Our sponsors’ journey begins with our business development
team comprised of professionals with significant scientific experience and a passion for their areas of expertise, that will help you develop your preclinical program
– including the optimal model. Selecting the right, clinically relevant in vivo
model is an essential component to the study’s efficiency and quality. If a large animal model is needed, are there any species-specific sizing, anatomical or physiological variables? Is one or the other significantly more clinically relevant / required for regulatory FDA review? What are the required endpoints, sample size and target anatomy? These are questions that the team will answer together based on many years of preclinical experience, more than over 60 GLP studies archived and 35 products granted regulatory approval. Refinement of the study design with wisely selected endpoints will always lead to quality data. For maximum efficiency, multiple separate studies may have to be initiated to provide clear cut data and stay on top of submission timelines.

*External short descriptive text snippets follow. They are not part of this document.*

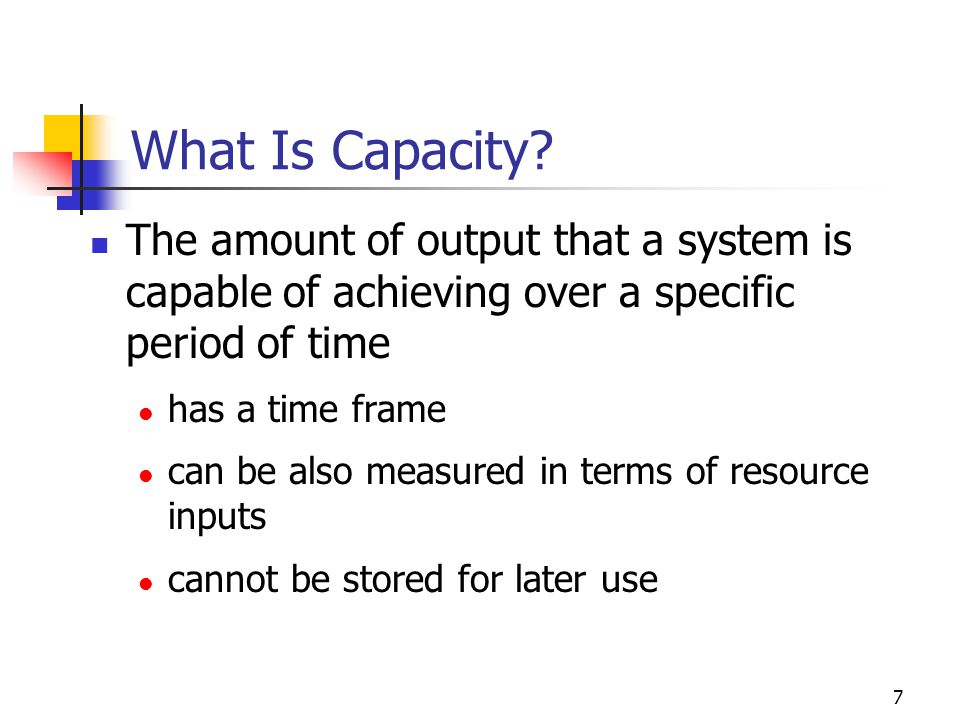 What Is Capacity The amount of output that a system is capable of achieving over a specific period of time.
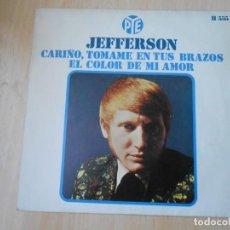 Discos de vinilo: JEFFERSON, SG, CARIÑO, TOMAME EN TUS BRAZOS + 1, AÑO 1969. Lote 295356013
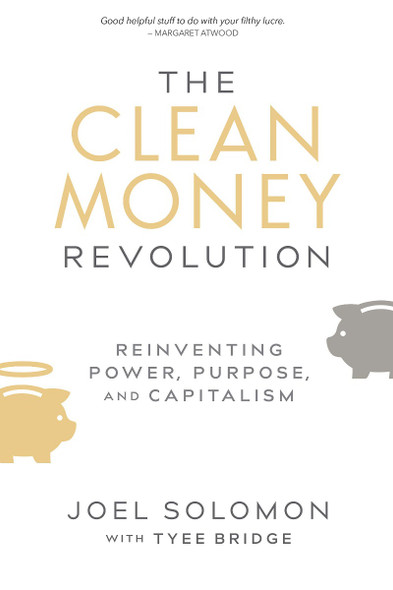 The Clean Money Revolution: Reinventing Power, Purpose, and Capitalism Cover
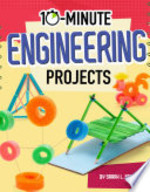 Book cover of 10 MINUTE ENGINEERING PROJECTS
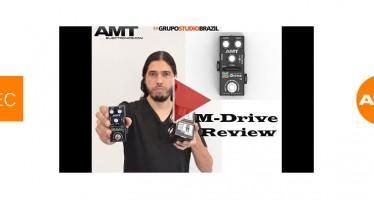 M- Drive AMT Eletronics (Review – Dielson Souza)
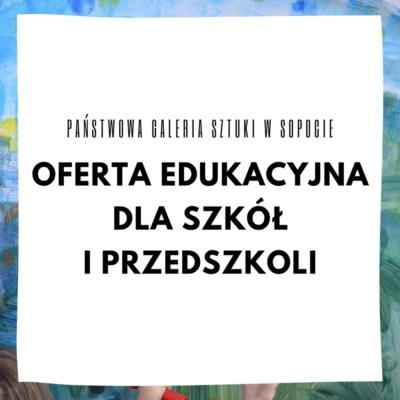 Oferta dla szkół i przedszkoli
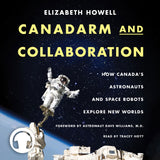 Canadarm and Collaboration audiobook by Elizabeth Howell, ECW Press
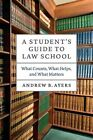 A Student's Guide to Law School: What Counts, What Helps, and What Matters by Andrew B. Ayers (Hardback, 2013)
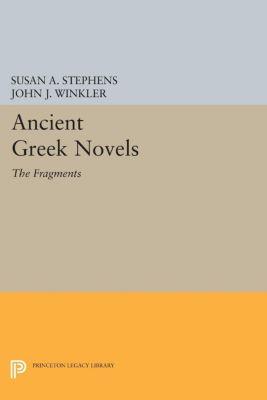 Princeton Legacy Library: Ancient Greek Novels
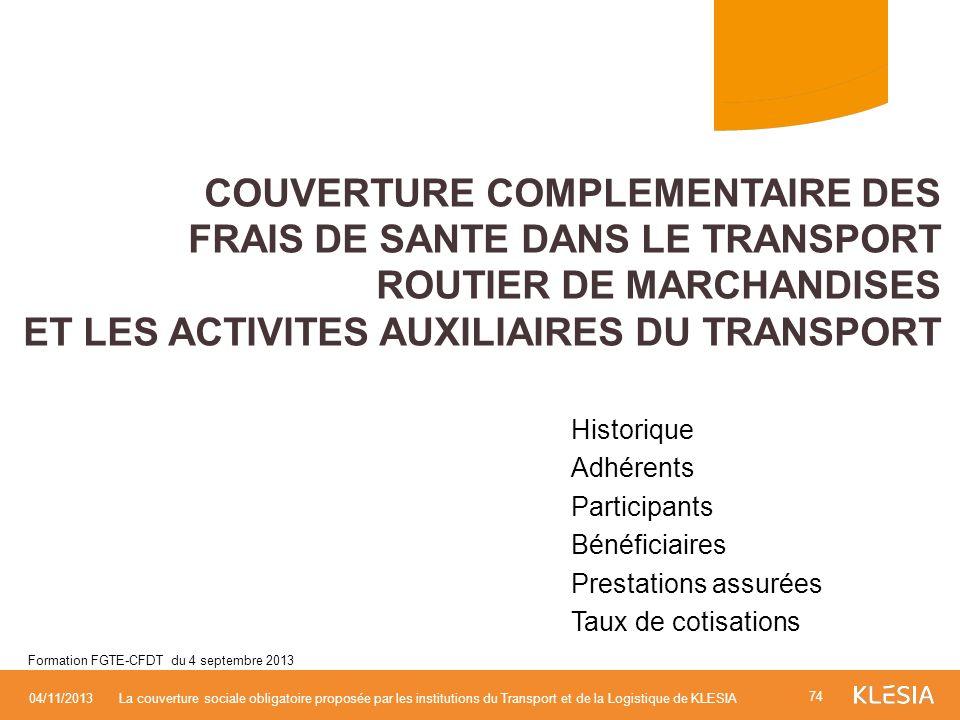 COUVERTURE COMPLEMENTAIRE DES FRAIS DE SANTE DANS LE TRANSPORT ROUTIER DE MARCHANDISES ET LES ACTIVITES AUXILIAIRES DU TRANSPORT 74 04/11/2013La couve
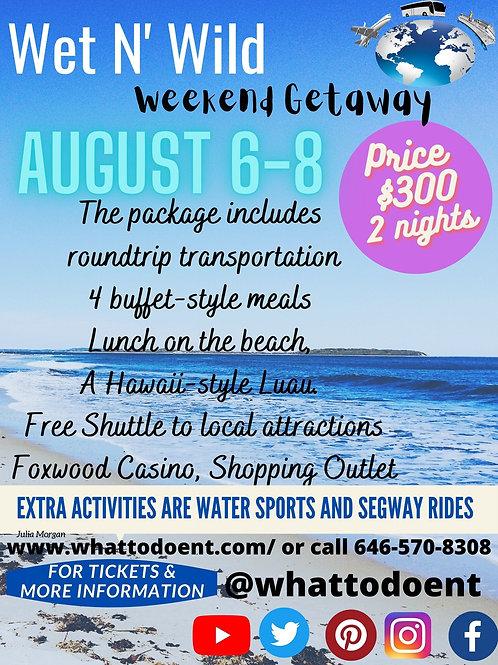 Wet N' Wild Weekend Getaway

Quotes, confidentiality agreements and contracts defining the scope of work and protecting precious intellectual property result from this initial interaction.
The scope or statement of work we expect from our sponsor usually includes
- Species and quantity (if known)
- Deliverables (Type of services, need for final reports, need for histology, etc.)
- Any specialty supplies
The next step is the development of the preclinical study protocol and securing IACUC approvals. The study director or PI will work closely with the sponsor to develop the study protocol that includes the species and quantity along with a rationale for selection, study design, objectives, names of the test and control articles, steps for using the test article, in-life observation requirements, endpoints and data retention.
The execution of the study begins, followed by the delivery of data and reports, QAU and an audit with reconciliations. In a GLP scenario, these data are the backbone of regulatory requirements needed to advance a device or product into the third stage of development.